▶ [Tâches à réaliser]:
**A.** Comment traduiriez-vous en anglais la phrase « Le 7 février, l'appartement d'André Malraux est visé. », tirée du texte sur les attentats de l'OAS ?
**B.** Recopiez fidèlement le passage du texte sur les attentats de l'OAS situé entre « Les attentats de l'OAS et la » et « soutien au FLN. », ces deux extrémités comprises.

== Texte extrait ==

Les attentats de l'OAS et la manifestation de Charonne
Notice
La journée du 8 février 1962 est marquée par des manifestations de protestation contre les attentats de l'OAS et contre la guerre d'Algérie. A Paris, des heurts violents opposent manifestants et forces de l'ordre.
Éclairage
Le début de l'année 1962 est marqué par une recrudescence du terrorisme OAS. Assassinats et attentats visent les instances et personnalités politiques, les intellectuels et les journalistes - de gauche comme de droite - connus pour leur opposition au maintien de la France en Algérie ou pour leur soutien au FLN.
La France est touchée par une véritable folie meurtrière : plus de 180 plasticages en janvier-février, et, en point d'orgue, la "nuit bleue" du 17 janvier, où 18 attentats secouent Paris. Le 7 février, l'appartement d'André Malraux est visé. Delphine Renard, petite fille de quatre ans, est blessée. Le choc produit par cet événement polarise la colère de l'opinion - de gauche surtout - accumulée au fil des agressions, depuis le plasticage de la gare d'Orsay, le 22 janvier (12 blessés et 1 mort) jusqu'aux attentats contre Jean-Paul Sartre, le siège du PCF ainsi que le journal France Observateur.

===
== Données fournies ==

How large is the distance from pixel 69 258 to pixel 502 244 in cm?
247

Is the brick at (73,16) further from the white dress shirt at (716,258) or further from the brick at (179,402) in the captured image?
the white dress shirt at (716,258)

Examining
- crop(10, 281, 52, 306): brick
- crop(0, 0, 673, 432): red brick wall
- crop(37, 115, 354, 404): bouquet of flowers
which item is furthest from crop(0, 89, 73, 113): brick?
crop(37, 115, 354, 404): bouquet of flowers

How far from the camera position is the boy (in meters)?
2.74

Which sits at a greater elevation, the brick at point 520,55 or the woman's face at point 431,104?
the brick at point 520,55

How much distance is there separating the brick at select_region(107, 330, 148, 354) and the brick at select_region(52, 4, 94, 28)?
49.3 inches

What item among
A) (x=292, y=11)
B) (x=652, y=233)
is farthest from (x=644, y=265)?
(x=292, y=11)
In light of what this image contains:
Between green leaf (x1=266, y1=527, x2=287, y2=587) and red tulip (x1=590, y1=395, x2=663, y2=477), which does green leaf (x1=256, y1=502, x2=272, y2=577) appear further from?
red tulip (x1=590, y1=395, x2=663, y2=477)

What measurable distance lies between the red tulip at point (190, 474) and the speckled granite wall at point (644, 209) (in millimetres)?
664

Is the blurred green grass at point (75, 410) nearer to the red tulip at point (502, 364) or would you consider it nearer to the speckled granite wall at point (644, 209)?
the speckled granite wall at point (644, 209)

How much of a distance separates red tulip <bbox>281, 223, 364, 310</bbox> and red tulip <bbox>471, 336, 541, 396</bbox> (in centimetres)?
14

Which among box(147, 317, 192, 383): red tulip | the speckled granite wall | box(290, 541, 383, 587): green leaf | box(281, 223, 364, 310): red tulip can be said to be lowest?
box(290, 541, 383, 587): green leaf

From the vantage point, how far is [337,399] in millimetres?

===

▶ [Solutions proposées]:
**A.** On February 7, André Malraux's apartment is targeted.

**B.**
Les attentats de l'OAS et la manifestation de Charonne
Notice
La journée du 8 février 1962 est marquée par des manifestations de protestation contre les attentats de l'OAS et contre la guerre d'Algérie. A Paris, des heurts violents opposent manifestants et forces de l'ordre.
Éclairage
Le début de l'année 1962 est marqué par une recrudescence du terrorisme OAS. Assassinats et attentats visent les instances et personnalités politiques, les intellectuels et les journalistes - de gauche comme de droite - connus pour leur opposition au maintien de la France en Algérie ou pour leur soutien au FLN.